** Opening Exercise text block **
The guy's got six months of data sampled weekly -- call it 26 data points. I really think smoothing + integral transforms is overkill (and probably overfitting!). Such a short series probably only tells you where you are and how fast things have been changing lately.

EDIT: Sorry, I went back and read again, and I may have gotten this wrong. In the OP, kdbnlin78 says the data are sampled daily. But then later he says they're sampled on Fridays. So I'm not sure if he has 26 or 180 data points. But the point stands.

12. Jul 18, 2011

### kdbnlin78

13. Jul 18, 2011

### pmsrw3

Oh, 1100... Well, that puts a bit of a different complexion on things.

You know, I think you should try http://en.wikipedia.org/wiki/LOESS" [Broken].
** Closing Exercise text block **
Things to do =
a. In the forum thread on smoothing the data, what day of the week does the data get sampled according to the later statement?
b. Continue the forum thread on smoothing the data from its last line.
** Opening Listed entries block **
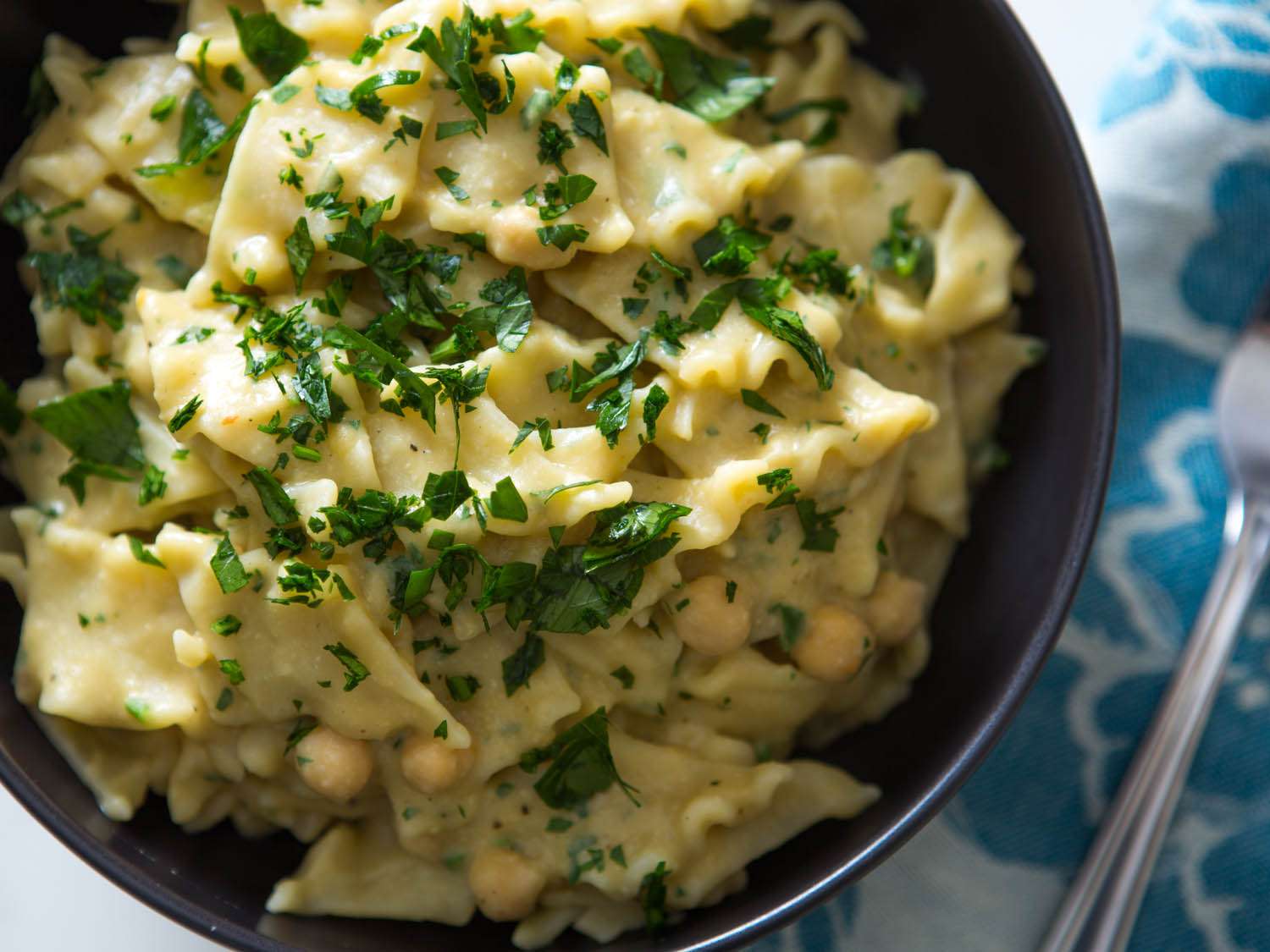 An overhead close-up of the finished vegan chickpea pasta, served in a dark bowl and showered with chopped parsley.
** Closing Listed entries block **
** Opening Listed entries block **
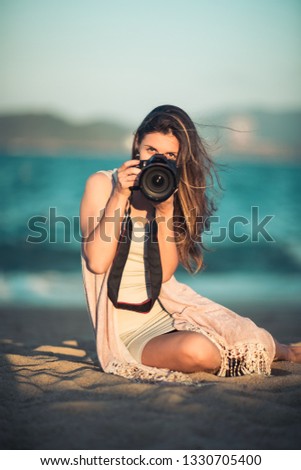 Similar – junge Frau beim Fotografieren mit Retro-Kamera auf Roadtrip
** Closing Listed entries block **
Task results =
a. Fridays.

b.
Last edited by a moderator: May 5, 2017
14. Jul 18, 2011

### kdbnlin78

Ok - Local regression. I awsn't aware of it as a technique. I think you may be right though, looks like a good technique for my problem. An unknown function representing the data and my needs for a forecast.

(Edit: I see that the technique is local since all we are doing are Taylor expansions - makes sense now)

Thank you very much for that - I'll search the term and do some reading!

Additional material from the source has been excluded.